Опубликовано в журнале НЛО, номер 5, 2008
Мысль о том, что акмеизм и футуризм являются двумя в равной степени эстетически состоятельными путями развития постсимволистской парадигмы в России, стала, кажется, уже общим местом. Однако, если сопоставить научные и критические работы о том, как именно акмеизм и футуризм повлияли на современную русскую словесность, можно заметить существенное различие. Влияние акмеизма на русскую поэзию ХХ века до некоторой степени прослежено1. О влиянии футуризма на неподцензурную традицию русской литературы говорилось много раз, но во всех случаях авторы ограничивались преимущественно краткими заметками и указаниями на ту или иную перекличку2. Причина, возможно, в том, что для интерпретации акмеизма и футуризма, по сути, применяются разные методологические “ключи”: исследования акмеизма ориентируются в первую очередь на проблемы преемственности, контекстуализации авторов в рамках “большой” традиции (самый характерный пример — знаменитая статья “Русская семантическая поэтика как потенциальная культурная парадигма”)3, исследования же футуризма вплоть до настоящего времени были сосредоточены прежде всего на проблемах новации и разрыва с предшествовавшей футуризму традицией. Поэтому те, кто писал об акмеизме и его рецепции, прежде всего работали с интертекстуальными и историко-культурными параллелями, а те, кто писал о футуризме, обращали внимание на языковое новаторство, на резкие сдвиги привычных смыслов, при обсуждении же социальных аспектов авангардного движения — на историю бунтарских публичных выступлений, скандалов, споров, непонимания со стороны современников4. При такой расстановке акцентов сложно ожидать внимания к продолжателям футуризма: ведь для того, чтобы их изучать, необходимо обсуждать “традицию революции”, “традицию разрыва” — а необходимая для этого методология и в филологии, и в истории культуры пока что разработана слабо.
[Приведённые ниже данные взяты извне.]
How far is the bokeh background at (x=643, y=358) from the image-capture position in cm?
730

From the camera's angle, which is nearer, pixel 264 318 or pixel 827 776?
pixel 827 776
К сожалению, здесь не получила развития концепция Юрия Тынянова, который писал о футуристах как о неотъемлемой части истории русской культуры и о дальнейших перспективах их влияния (см., например, статью “Промежуток”).
Конечно, картину несколько меняют работы Л. Кациса5 и А. Кобринского6, посвященные соответственно творчеству В. Маяковского и обэриутов: два эти исследователя рассматривают радикальных авангардистов как наследников и “сумматоров” длинной цепи литературных влияний. Однако все-таки оба они не создали нового методологического прецедента: Маяковский и обэриуты в их работах оказались перенесены из одной парадигмы в другую, но уже существующую — условно говоря, “акмеистическую”. Несмотря на несомненную продуктивность этого интеллектуального жеста для исследований русской литературы 1910—1930-х годов, влияние Маяковского и обэриутов на “дальних” литературных потомков все-таки ни Кацис, ни Кобринский не обсуждали, и их книги инструментария для подобного обсуждения не дают — впрочем, авторы и не ставили себе такой задачи.
Проблема эта весьма сложна, и публикуемые в данной подборке статьи следует считать не ее решением, а скорее поиском возможных путей к нему. “Герои” работ Евгения Сливкина и Натальи Азаровой — соответственно Виктор Соснора и Геннадий Айги — неоднократно назывались в специальных работах наследниками футуристической традиции7. Правда, ни в одной из предлагаемых вниманию читателя статей нет развернутого анализа собственно связей этих авторов с футуристами — но вот новую методологию, необходимую для понимания “традиции разрыва”, фактически предлагают и Е. Сливкин, и Н. Азарова. Эта методология соединяет черты лингвистической поэтики, психолингвистики и социальной антропологии. Ее основа — “уликовая” реконструкция авторского сознания, стоящего за текстом: в обоих случаях авторы статей создают каталог формальных приемов, а затем исследуют их исторические корни и экзистенциальные основания — то и другое в неразрывной связи друг с другом. Не случайно обе статьи насыщены подробными биографическими экскурсами и критикой биографических источников — это необходимо для подобной реконструкции.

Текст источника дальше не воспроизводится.